[SUPPLIED TEXT — start]
Trailer and a Mullet

 

[February 26, 2005]  I guess this kind of ties back in to my last commentary, "Leggo My Preggo." When I heard that the Succubus is pregnant and all that, I guess it got me to thinking about what my life would be like if I would have went down a different path. Say I would have stuck with her... chances are I'd have a trailer and a mullet right now. There was another girl I dated that I kindly refer to as "El Diablo" because I honestly think she was the devil. Things were serious with us for a short time, and if I would have stuck with that one, I'm sure right now we'd actually be living in that trashy trailer with her very obese mom, and 3 kids. There were a number of girls I've had flings with in kind of recent memory that I KNOW for a fact I'm glad nothing happened. One already had a kid, and one still acts like a kid, and she's supposed to be "matured." Ha. 

I suppose there's a moral to my story. Listen up closely DL... sometimes it's ok to let go of the past. It's over and done with now. If you're supposed to spend forever with someone, then God wouldn't have made you throw beer in her face. Or bang one of her friends. See DL, God's sending you a message. He's saying, "you two should settle this once and for all in Eric's backyard... in a steel cage." Hey, you heard God.


Jacko's Guilty

 

[February 21, 2005]  Michael Jackson is guilty, and that's no lie. Now I'm not so sure that he's actually guilty on this count of molestation, but I'm pretty sure he's touched a little boy somewhere down the line. Personally, I just think he's guilty of being a sick freak. I understand that he didn't have a childhood, but does that mean you gotta sleep in the same bed as a 10 year old boy? This guy's got some issues. All he wants to do is spend his day with little kids. Why not give up the pop scene and just become a Kindergarten teacher? I'll tell you why... cause his finger paintings suck. Take a look. I think he should stick to being a white woman.
[SUPPLIED TEXT — finish]
* **TASK PROMPT**:
Answer these about the blog entries:
1. Which earlier commentary does the first entry say it ties back to?
2. What nickname does the writer give the girl they believe was the devil?
3. What date is on the entry about Michael Jackson?
The material that comes next is unrelated to the blog entries.
[DATASET CONTENT — start]
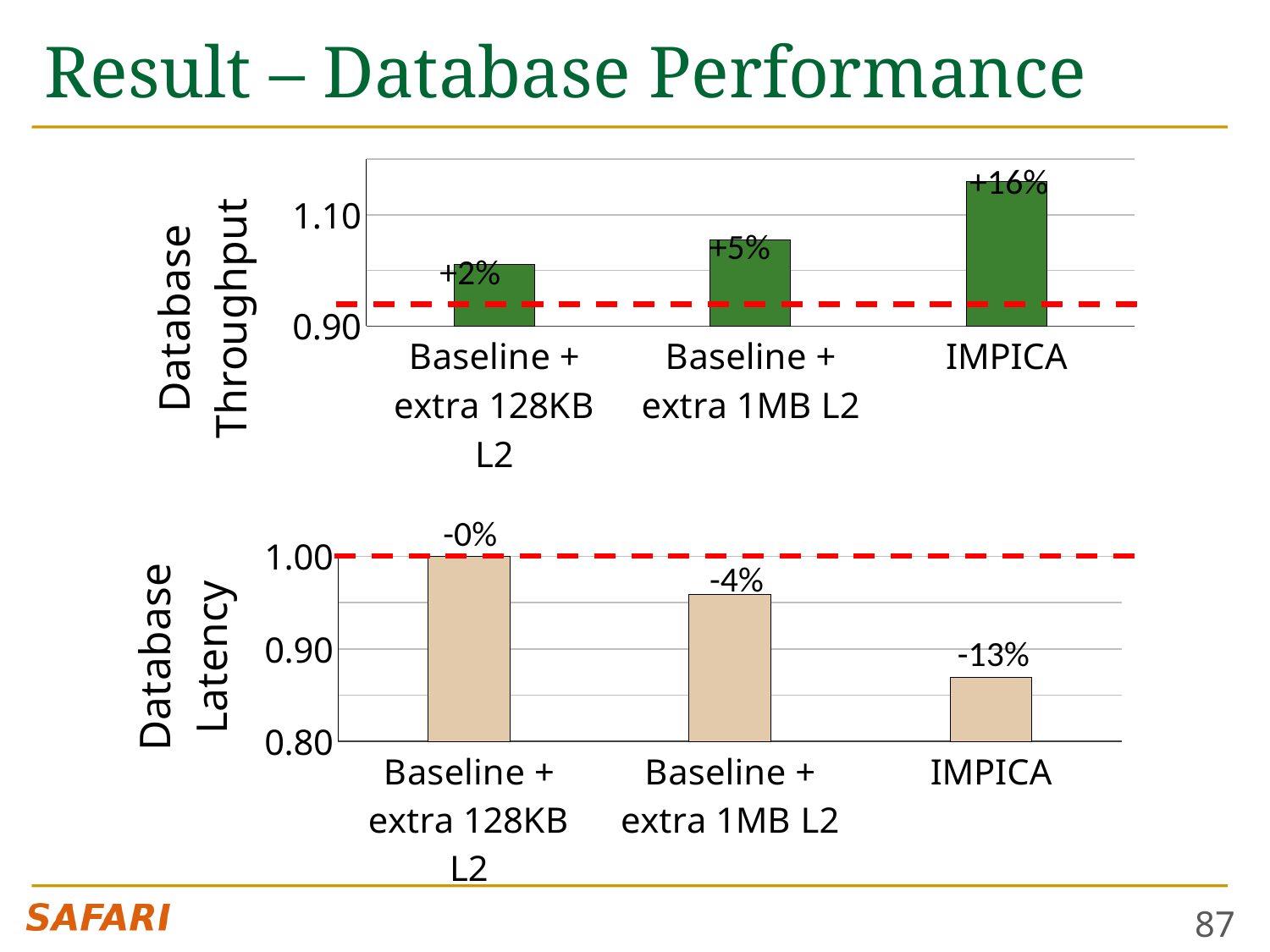
In the Database Latency chart, is the value for Baseline + extra 1MB L2 greater or less than 0.90? greater In the Database Latency chart, what is the data label on the IMPICA bar? -13% In the Database Throughput chart, what is the data label on the Baseline + extra 1MB L2 bar? +5% In the Database Latency chart, do the bar values rise or fall from left to right? fall In the Database Throughput chart, is the value for IMPICA greater or less than 1.10? greater In the Database Throughput chart, what is the data label on the IMPICA bar? +16% How many categories are shown in the Database Latency chart? 3 What kind of chart is the Database Throughput chart? bar chart In the Database Throughput chart, which category has the highest bar? IMPICA In the Database Latency chart, is the value for IMPICA greater or less than 0.90? less In the Database Latency chart, what is the data label on the Baseline + extra 128KB L2 bar? -0% In the Database Latency chart, which category has the lowest bar? IMPICA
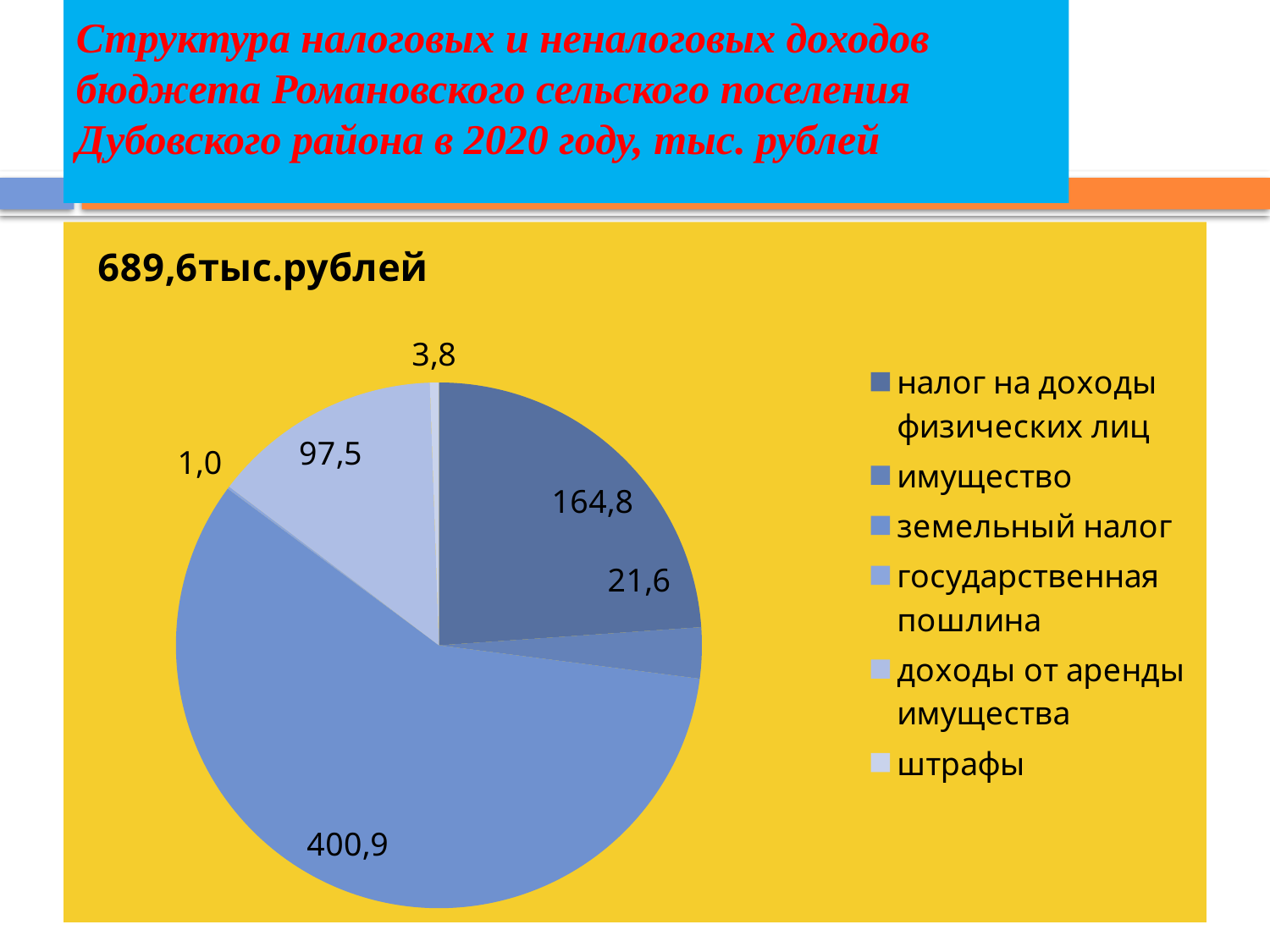
What is the value for государственная пошлина? 1,0 What is the value for штрафы? 3,8 What is the value for земельный налог? 400,9 How many categories does the legend list? 6 What is the value for имущество? 21,6 What is the difference between the values for земельный налог and налог на доходы физических лиц? 236,1 What type of chart is shown on the slide? pie chart What is the title shown above the pie chart? 689,6тыс.рублей Which category has the smallest slice of the pie? государственная пошлина Which is larger, the value for государственная пошлина or the value for имущество? имущество Which category has the largest slice of the pie? земельный налог What is the value for налог на доходы физических лиц? 164,8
[DATASET CONTENT — finish]
* **TASK RESULT**:
1. "Leggo My Preggo."
2. "El Diablo."
3. February 21, 2005.